От Тамани до Тюмени пел и претерпел, дом построить боле-мене так и не успел.
Но зато у тьмы и боли в пасынках не жил... И про это мене-боле песенку сложил.
52. НА СМЕРТЬ А. ШНИТКЕ
Отрывали Шнитке нонче с потрохами, оглашали Шнитке крестною рукой, отдавали Шнитке дань под образами, отпускали Шнитке, чтобы взял Господь.
Отпевали Шнитке в православном храме, отверзали Шнитке русскою тоской, обмывали Шнитке сладкими слезами -- мы, его сухой отрезанный ломоть.
53.
Я уже по опыту, по опыту готов к забытью и пропаду на фоне облаков.
54.
Мой лопушиный род, мой петушиный дар костей не соберёт, но соберёт нектар от праведных трудов, неправедных судов, невидимых миров, соцветий и садов.
55.
Зачем нужна свобода? -- для облегченья уз искусством перевода минуса на плюс.
56.
Потихоньку-помаленьку расплетаю день за днём повиликины петельки, свой отыскивая дом.
Разгребая барахолку мира, может быть, найду помаленьку-потихоньку сокровенную дуду.
57.
В шелках надежды я тону, как утопают в травах цикады и кузнечики, жучки и муравьи: но ведь они-то ни на что надеяться не вправе -- бегучие, ползучие, летучие мои.
58.
И дороже надежды -- роса на заре...
У. Б. Йейтс (пер. Г. Кружкова)
На Бога надейся, а сам не плошай и линию личную гни, не бойся порой забежать за Можай и заглянуть за огни.

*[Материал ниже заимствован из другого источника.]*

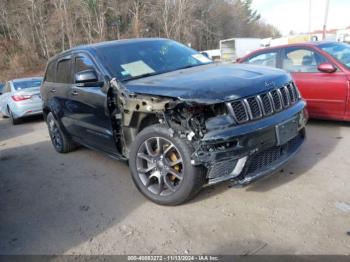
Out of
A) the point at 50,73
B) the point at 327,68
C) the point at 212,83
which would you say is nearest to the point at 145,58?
the point at 212,83

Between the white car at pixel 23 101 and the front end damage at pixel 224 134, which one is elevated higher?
the front end damage at pixel 224 134

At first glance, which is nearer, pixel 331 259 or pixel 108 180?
pixel 331 259

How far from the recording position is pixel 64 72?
17.3ft

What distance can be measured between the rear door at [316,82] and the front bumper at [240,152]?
279 cm

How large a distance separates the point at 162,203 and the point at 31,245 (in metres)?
1.34

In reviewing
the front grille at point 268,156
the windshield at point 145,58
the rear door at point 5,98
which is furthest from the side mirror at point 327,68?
the rear door at point 5,98

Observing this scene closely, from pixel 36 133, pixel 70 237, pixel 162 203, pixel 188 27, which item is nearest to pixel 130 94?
pixel 162 203

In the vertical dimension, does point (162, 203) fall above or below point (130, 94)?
below

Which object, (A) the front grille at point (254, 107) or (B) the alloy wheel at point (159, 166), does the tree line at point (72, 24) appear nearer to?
(B) the alloy wheel at point (159, 166)

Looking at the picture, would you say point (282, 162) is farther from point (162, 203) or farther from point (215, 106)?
point (162, 203)

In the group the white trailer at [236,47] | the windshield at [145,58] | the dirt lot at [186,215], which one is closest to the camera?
the dirt lot at [186,215]

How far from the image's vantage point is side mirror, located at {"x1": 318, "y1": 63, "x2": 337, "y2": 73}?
5.55m

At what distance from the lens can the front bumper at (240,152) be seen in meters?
3.01

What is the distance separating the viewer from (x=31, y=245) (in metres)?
3.11
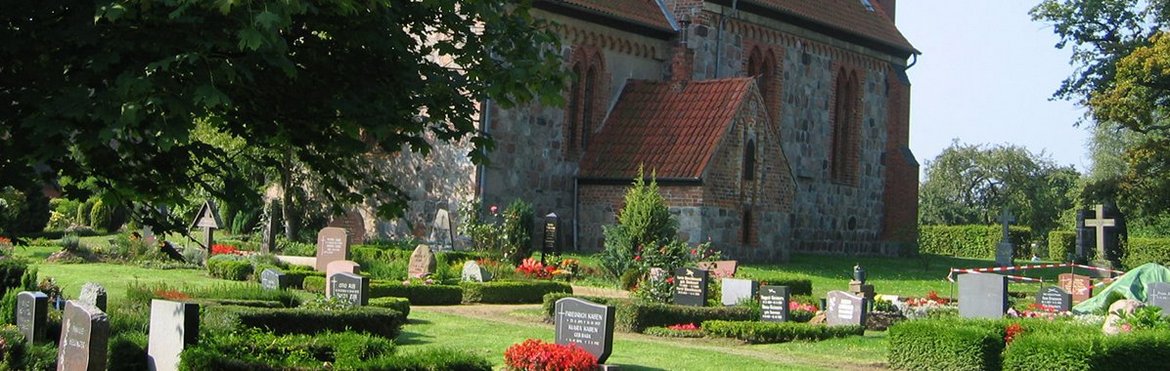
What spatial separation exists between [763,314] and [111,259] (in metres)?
14.6

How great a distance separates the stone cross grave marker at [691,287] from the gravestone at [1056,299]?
20.0ft

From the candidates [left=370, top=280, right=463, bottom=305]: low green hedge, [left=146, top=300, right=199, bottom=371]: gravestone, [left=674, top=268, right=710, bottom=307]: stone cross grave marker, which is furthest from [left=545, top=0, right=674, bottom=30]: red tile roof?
[left=146, top=300, right=199, bottom=371]: gravestone

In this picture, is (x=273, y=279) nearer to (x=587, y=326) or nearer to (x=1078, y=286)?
(x=587, y=326)

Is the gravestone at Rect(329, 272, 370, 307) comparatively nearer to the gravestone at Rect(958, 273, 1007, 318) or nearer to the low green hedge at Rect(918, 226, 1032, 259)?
the gravestone at Rect(958, 273, 1007, 318)

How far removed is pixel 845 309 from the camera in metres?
20.0

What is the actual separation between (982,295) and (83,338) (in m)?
13.1

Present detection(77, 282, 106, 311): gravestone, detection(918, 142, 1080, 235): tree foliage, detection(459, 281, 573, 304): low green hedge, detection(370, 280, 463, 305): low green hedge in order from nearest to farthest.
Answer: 1. detection(77, 282, 106, 311): gravestone
2. detection(370, 280, 463, 305): low green hedge
3. detection(459, 281, 573, 304): low green hedge
4. detection(918, 142, 1080, 235): tree foliage

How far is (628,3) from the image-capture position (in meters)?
33.3

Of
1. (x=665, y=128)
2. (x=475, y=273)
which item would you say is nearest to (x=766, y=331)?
(x=475, y=273)

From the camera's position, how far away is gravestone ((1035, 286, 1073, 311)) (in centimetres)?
2323

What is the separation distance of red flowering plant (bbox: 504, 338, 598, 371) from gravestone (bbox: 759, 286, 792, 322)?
6880 millimetres

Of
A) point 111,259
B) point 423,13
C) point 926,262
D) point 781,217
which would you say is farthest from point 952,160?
point 423,13

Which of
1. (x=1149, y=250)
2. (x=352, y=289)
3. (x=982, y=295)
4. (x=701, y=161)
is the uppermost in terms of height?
(x=701, y=161)

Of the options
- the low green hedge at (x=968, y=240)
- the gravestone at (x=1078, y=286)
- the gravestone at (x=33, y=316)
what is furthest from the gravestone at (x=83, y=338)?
the low green hedge at (x=968, y=240)
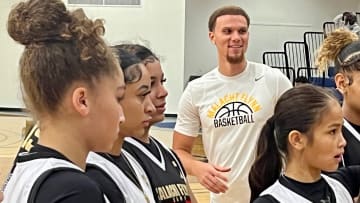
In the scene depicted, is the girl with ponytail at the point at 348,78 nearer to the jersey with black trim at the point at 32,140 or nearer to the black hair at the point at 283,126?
the black hair at the point at 283,126

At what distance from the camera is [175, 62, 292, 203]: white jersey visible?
2.46 meters

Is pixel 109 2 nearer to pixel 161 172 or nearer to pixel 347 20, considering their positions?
pixel 347 20

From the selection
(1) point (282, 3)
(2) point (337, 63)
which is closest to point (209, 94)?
(2) point (337, 63)

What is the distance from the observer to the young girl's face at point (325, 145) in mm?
1590

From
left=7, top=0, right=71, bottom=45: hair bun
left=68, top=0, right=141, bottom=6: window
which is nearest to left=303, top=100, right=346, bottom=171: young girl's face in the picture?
left=7, top=0, right=71, bottom=45: hair bun

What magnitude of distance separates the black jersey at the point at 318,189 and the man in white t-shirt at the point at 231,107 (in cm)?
78

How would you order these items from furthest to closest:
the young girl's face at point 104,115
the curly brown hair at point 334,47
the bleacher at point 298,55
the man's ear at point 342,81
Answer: the bleacher at point 298,55, the curly brown hair at point 334,47, the man's ear at point 342,81, the young girl's face at point 104,115

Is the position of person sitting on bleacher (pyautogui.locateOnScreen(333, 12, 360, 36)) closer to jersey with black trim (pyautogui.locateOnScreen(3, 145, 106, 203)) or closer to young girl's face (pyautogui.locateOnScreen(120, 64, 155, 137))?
young girl's face (pyautogui.locateOnScreen(120, 64, 155, 137))

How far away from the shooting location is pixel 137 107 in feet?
4.79

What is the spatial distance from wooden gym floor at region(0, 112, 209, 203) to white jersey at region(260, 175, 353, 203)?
2.92 m

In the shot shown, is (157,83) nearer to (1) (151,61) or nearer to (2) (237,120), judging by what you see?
(1) (151,61)

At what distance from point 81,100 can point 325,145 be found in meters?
0.85

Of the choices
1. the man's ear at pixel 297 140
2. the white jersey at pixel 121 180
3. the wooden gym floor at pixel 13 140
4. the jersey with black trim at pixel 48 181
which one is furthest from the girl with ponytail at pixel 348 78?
the wooden gym floor at pixel 13 140

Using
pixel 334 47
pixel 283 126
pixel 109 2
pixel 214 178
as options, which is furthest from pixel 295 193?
pixel 109 2
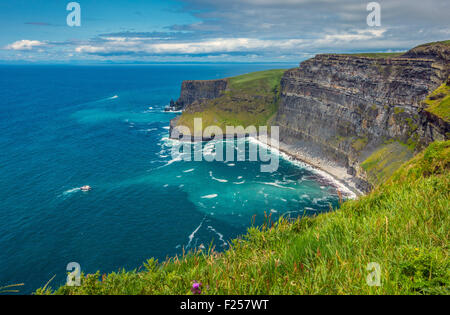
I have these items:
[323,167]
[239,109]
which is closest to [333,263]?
[323,167]

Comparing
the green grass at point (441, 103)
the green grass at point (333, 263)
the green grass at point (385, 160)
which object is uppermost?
the green grass at point (441, 103)

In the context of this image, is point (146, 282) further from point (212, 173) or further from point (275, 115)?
point (275, 115)

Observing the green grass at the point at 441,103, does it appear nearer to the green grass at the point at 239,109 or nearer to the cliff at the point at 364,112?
the cliff at the point at 364,112

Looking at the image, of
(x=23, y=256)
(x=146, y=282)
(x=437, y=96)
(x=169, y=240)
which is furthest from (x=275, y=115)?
(x=146, y=282)

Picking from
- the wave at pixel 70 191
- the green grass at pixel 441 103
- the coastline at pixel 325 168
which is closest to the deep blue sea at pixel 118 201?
the wave at pixel 70 191

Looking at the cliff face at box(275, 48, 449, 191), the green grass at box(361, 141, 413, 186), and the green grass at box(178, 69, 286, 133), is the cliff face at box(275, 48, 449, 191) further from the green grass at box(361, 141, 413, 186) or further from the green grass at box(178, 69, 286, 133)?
the green grass at box(178, 69, 286, 133)

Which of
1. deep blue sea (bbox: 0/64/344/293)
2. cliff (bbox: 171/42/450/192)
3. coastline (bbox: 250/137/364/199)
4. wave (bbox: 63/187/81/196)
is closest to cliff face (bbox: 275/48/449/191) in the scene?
cliff (bbox: 171/42/450/192)

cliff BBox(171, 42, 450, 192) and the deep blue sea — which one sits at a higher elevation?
cliff BBox(171, 42, 450, 192)
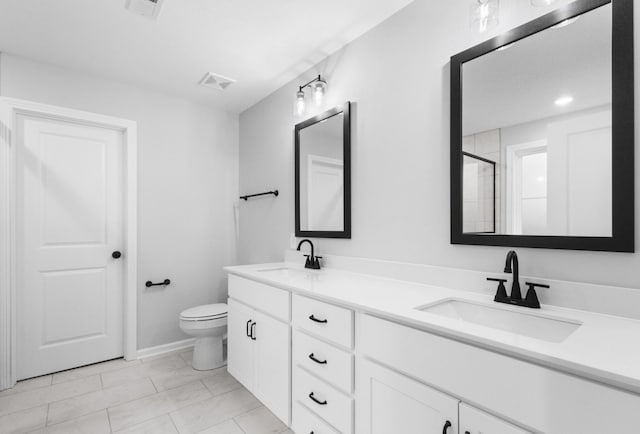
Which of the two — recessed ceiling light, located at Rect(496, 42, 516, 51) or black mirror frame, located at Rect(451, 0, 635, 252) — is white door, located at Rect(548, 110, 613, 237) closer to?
black mirror frame, located at Rect(451, 0, 635, 252)

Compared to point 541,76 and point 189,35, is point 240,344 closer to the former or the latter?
point 189,35

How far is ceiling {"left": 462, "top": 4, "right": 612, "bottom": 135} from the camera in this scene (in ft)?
3.90

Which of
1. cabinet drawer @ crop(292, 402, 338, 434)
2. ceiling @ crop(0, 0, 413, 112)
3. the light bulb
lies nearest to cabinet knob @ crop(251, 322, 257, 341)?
cabinet drawer @ crop(292, 402, 338, 434)

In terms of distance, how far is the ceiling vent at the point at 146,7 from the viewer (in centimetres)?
179

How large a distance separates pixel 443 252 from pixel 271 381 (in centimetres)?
126

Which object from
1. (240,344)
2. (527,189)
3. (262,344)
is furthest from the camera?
(240,344)

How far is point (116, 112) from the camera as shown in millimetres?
2779

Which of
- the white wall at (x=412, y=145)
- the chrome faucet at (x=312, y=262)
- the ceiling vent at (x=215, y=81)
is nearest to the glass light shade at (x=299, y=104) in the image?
the white wall at (x=412, y=145)

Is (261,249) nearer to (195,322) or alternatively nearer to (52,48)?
(195,322)

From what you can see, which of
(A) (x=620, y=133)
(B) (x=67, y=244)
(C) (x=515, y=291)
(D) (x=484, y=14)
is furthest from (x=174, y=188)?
(A) (x=620, y=133)

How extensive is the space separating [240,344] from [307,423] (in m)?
0.83

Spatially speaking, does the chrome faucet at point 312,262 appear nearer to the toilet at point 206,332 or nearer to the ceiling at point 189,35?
the toilet at point 206,332

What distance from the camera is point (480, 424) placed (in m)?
0.95

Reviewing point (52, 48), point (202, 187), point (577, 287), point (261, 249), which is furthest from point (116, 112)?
point (577, 287)
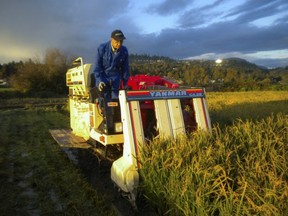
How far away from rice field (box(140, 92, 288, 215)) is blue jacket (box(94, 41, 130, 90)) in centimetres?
210

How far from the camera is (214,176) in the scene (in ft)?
12.7

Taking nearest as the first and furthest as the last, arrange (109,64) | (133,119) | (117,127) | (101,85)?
(133,119) → (117,127) → (101,85) → (109,64)

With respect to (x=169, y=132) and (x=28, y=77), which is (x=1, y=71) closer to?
(x=28, y=77)

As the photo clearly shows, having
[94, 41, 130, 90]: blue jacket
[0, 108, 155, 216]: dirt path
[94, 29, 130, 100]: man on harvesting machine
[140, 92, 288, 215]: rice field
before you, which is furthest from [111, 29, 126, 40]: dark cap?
[0, 108, 155, 216]: dirt path

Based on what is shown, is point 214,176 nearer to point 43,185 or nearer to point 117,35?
point 117,35

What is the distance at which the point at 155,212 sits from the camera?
4293 mm

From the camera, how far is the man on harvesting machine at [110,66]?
654 centimetres

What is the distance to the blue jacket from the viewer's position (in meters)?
6.58

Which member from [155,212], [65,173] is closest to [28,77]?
[65,173]

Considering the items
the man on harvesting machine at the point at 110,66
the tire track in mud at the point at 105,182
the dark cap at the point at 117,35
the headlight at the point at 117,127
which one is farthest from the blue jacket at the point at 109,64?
the tire track in mud at the point at 105,182

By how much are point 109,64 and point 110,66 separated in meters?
0.04

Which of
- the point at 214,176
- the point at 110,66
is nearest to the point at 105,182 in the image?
the point at 110,66

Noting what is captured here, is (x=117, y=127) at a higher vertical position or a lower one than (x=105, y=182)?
higher

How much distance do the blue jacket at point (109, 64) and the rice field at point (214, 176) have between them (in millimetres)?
2101
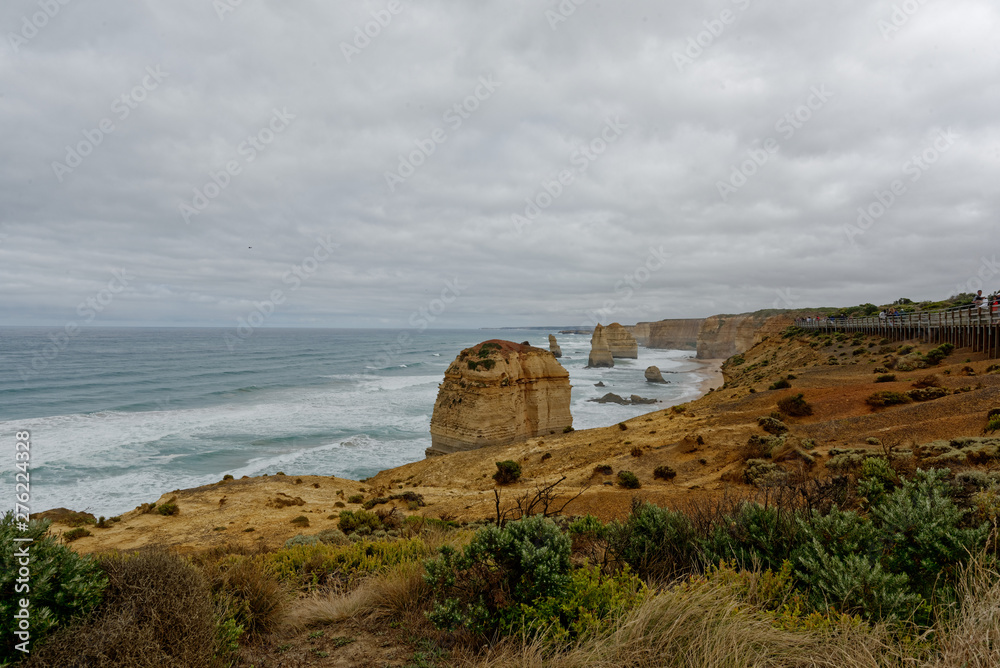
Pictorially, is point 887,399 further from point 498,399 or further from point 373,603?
point 373,603

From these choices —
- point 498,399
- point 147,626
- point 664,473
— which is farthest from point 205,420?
→ point 147,626

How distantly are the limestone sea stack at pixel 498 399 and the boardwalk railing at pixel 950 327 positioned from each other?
70.3 feet

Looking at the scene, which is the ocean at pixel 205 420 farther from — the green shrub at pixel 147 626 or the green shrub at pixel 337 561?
the green shrub at pixel 147 626

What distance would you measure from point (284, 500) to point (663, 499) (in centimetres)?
Result: 1321

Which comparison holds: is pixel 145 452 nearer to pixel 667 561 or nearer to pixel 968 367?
pixel 667 561

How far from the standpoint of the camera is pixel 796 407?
18219 mm

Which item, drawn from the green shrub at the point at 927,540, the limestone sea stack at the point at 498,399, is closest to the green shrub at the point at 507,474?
the limestone sea stack at the point at 498,399

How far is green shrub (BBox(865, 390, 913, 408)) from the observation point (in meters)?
16.5

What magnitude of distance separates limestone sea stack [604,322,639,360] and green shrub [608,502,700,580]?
9568 cm

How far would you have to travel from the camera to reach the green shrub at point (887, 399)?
16519mm

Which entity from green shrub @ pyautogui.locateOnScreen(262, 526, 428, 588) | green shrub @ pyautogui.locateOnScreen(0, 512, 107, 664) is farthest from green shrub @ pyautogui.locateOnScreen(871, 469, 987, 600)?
green shrub @ pyautogui.locateOnScreen(0, 512, 107, 664)

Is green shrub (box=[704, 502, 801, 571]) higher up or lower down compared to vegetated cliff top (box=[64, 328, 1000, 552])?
higher up

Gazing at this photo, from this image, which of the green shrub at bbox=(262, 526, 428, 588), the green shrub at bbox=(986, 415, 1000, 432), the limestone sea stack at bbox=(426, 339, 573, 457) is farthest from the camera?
the limestone sea stack at bbox=(426, 339, 573, 457)

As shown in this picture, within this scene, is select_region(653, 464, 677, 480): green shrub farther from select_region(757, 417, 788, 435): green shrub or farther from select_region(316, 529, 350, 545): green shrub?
select_region(316, 529, 350, 545): green shrub
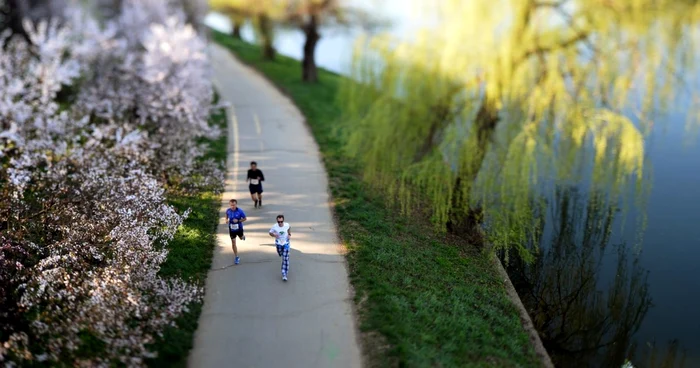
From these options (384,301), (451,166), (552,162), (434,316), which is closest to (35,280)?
(384,301)

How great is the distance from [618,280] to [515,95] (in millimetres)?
5780

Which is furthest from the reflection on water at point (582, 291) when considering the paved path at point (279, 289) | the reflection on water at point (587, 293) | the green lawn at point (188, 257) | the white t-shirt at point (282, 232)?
the green lawn at point (188, 257)

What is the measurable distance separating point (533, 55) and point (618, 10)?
5.56 feet

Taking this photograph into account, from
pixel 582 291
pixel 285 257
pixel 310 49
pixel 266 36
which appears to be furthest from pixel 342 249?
pixel 266 36

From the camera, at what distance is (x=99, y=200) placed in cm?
1249

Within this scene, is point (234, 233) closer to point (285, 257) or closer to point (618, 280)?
point (285, 257)

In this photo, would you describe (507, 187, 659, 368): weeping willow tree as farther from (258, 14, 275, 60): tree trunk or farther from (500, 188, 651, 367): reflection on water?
(258, 14, 275, 60): tree trunk

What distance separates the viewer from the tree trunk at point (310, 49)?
29.8 metres

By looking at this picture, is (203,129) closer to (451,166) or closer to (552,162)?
(451,166)

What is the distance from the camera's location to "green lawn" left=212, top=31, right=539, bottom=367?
31.3 feet

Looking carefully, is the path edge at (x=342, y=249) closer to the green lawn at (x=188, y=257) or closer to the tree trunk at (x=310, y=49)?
the green lawn at (x=188, y=257)

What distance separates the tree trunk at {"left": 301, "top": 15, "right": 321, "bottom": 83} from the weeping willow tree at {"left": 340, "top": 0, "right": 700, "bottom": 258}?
16111mm

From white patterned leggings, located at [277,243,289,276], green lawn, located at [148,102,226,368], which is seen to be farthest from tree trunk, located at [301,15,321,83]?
white patterned leggings, located at [277,243,289,276]

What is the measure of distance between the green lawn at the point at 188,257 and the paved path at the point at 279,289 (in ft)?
0.59
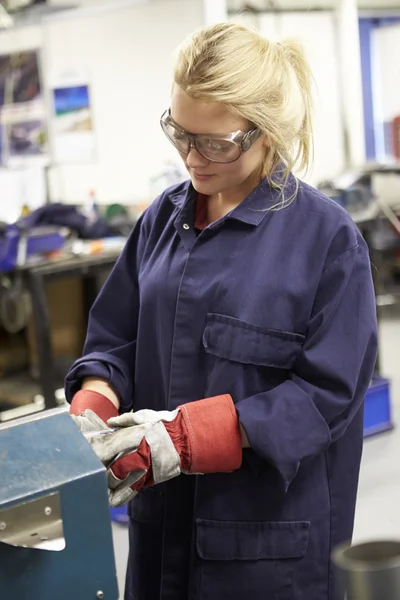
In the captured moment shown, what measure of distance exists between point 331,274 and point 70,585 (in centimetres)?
53

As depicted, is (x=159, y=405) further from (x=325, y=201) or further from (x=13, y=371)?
(x=13, y=371)

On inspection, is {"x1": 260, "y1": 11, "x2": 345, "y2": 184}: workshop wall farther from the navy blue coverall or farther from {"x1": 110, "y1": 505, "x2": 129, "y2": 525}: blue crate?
the navy blue coverall

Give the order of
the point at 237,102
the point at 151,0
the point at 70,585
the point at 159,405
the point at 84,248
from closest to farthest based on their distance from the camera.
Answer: the point at 70,585
the point at 237,102
the point at 159,405
the point at 84,248
the point at 151,0

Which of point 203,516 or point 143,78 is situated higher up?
point 143,78

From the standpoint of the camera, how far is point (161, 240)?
1249 millimetres

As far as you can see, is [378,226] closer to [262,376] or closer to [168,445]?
[262,376]

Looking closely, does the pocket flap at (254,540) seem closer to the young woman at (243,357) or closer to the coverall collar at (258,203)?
the young woman at (243,357)

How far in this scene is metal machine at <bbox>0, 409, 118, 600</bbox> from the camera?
2.69 feet

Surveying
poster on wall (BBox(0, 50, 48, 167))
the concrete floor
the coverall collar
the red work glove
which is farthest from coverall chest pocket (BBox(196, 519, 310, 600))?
poster on wall (BBox(0, 50, 48, 167))

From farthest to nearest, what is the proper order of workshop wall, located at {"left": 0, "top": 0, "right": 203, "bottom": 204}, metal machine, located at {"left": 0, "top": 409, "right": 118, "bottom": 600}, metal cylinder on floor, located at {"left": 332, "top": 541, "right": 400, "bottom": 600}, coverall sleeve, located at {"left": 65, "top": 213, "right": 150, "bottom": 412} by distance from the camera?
workshop wall, located at {"left": 0, "top": 0, "right": 203, "bottom": 204} < coverall sleeve, located at {"left": 65, "top": 213, "right": 150, "bottom": 412} < metal machine, located at {"left": 0, "top": 409, "right": 118, "bottom": 600} < metal cylinder on floor, located at {"left": 332, "top": 541, "right": 400, "bottom": 600}

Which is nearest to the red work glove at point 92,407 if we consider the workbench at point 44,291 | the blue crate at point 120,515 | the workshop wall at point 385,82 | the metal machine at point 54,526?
the metal machine at point 54,526

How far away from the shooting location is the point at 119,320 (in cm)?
132

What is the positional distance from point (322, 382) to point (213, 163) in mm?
343

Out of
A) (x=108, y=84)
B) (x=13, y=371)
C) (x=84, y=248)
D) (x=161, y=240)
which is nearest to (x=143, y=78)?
(x=108, y=84)
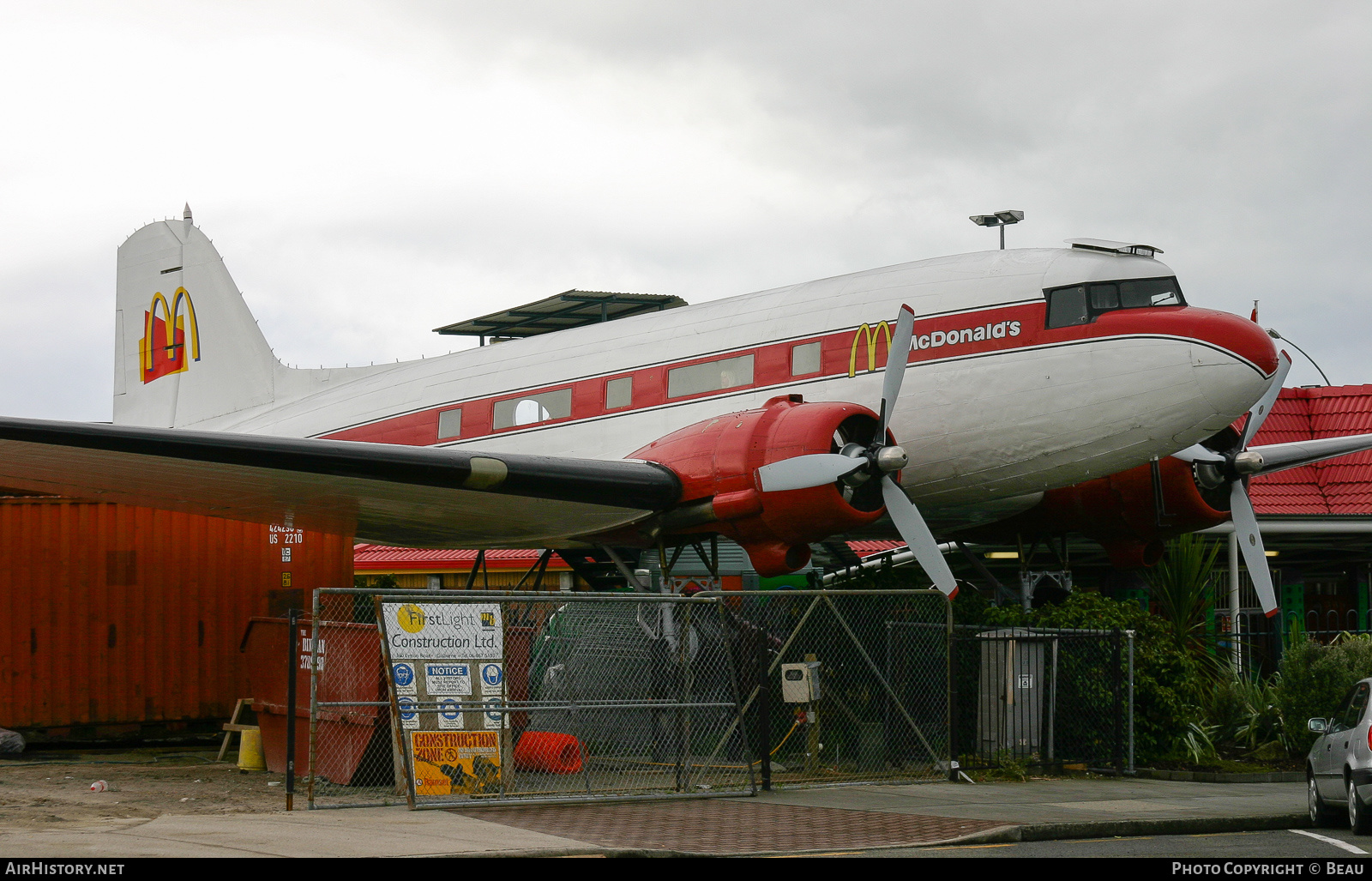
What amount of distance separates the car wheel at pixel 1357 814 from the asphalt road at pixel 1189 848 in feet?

Чего-нибудь сможешь создать и узреть, а что не сумеешь -- нехай: дороже надежды -- роса на заре, надёжнее башни -- труха.
59.
Поэта поправит могила, возвысит осанку и стиль, величия станет мерилом покойника личный утиль.
Могила венчает поэта, разглаживая чело, мифические приметы вываживая из ничего.
60.
Воспеть воспетое -- не грех, а невоспетое -- вдвойне. Врага растрескать под орех -- успех, но не вполне.
Быть может истина в вине, когда она в вине, но в пустоте и тишине она видней вдвойне.
61.
Каких мы только ни теряли мужей и дам -- такие люди умирали! Куда уж нам?!
Издох Иисус, издох Шекспир и Толстой, и Блок, и Иванов, Петров, Шапиро издохли в срок...
Дружок, не уповай на Бога, ты есть, покуда есть: ищи награду и подмогу теперь и здесь.
62.
Господь -- анархист музыкальный, художник от Бога, чихать хотел он на кодекс моральный, земных мудрецов благодать.
63.
Птица -- они и есть птица, трава -- она и есть трава, на которой пасётся знакомая мне кобылица, что недавно жеребёночка родила.
64.
Ты погрузился по уши в траву, Лодейников, товарищ сокровенный, -- поэтому ты вылетел в трубу, что съединяет бренное с нетленным.